85.      On 2nd April 2009 the Commissioner ruled on a series of applications concerning case management or admissibility of evidence.  The rulings relate to a working document which sets out transcripts made of conversations recorded during covert audio surveillance operations between 14th and 21st July 2007 in Holland.  The Crown had recorded explanatory commentary on the document, also the identity of the speakers and references to time and date.  The document contains some transcription of words that were difficult to hear or apparently inaudible.  The Defence objected to the form of this document and did not agree that the jury should have it as an aide memoir even though it was accepted in principle that a transcript of extracts of the audio surveillance recordings can be provided to the jury with appropriate directions.  Mr. Warren did not accept even this, but the Commissioner nevertheless so ruled.  This accords with the English practice approved by the Court of Appeal in R v Evans (2005) EWCW 3542, and is one which is commonly adopted.

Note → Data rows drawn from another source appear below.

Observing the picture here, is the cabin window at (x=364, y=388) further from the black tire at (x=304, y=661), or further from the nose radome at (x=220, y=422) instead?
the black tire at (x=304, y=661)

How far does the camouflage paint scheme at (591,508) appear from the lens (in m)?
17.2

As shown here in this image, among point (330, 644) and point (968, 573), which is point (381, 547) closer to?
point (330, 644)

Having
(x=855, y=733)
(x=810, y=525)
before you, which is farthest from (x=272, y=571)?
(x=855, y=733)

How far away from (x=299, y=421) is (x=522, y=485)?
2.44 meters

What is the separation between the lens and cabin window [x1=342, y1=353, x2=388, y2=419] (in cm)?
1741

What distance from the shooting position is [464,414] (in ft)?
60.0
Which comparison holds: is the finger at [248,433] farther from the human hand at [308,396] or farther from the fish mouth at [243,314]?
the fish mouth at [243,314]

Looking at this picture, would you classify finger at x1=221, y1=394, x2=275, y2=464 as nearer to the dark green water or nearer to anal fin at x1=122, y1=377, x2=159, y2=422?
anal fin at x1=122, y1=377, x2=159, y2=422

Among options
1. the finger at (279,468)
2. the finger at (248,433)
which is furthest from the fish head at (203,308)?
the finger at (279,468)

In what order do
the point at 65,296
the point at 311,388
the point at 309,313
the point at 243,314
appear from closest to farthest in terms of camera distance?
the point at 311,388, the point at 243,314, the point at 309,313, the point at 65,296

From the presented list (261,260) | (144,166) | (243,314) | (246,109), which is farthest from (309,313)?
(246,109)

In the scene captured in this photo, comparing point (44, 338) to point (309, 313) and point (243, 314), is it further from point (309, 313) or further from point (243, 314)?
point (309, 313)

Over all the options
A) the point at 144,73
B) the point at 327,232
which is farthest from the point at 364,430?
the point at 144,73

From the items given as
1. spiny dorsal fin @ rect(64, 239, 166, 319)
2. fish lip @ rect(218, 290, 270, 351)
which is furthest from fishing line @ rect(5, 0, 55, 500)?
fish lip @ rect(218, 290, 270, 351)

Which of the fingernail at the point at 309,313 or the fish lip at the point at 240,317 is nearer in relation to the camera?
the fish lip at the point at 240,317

86.      The Commissioner accepted the Defence submissions and ruled that all commentary should be excluded, only speech which is actually recorded should remain, although he saw no reason why times and dates should not be admitted.  He ruled that all matters objected to as inaudible should be removed from the transcript while not being removed from the recording to be played to the jury.  The identity of a speaker should not be specified in the transcript.  Slang should be deleted and he made specific rulings relating to parts of the transcript objected to as irrelevant.  These included page 5 from 14:26:03 concerning  a newspaper article about an arrest.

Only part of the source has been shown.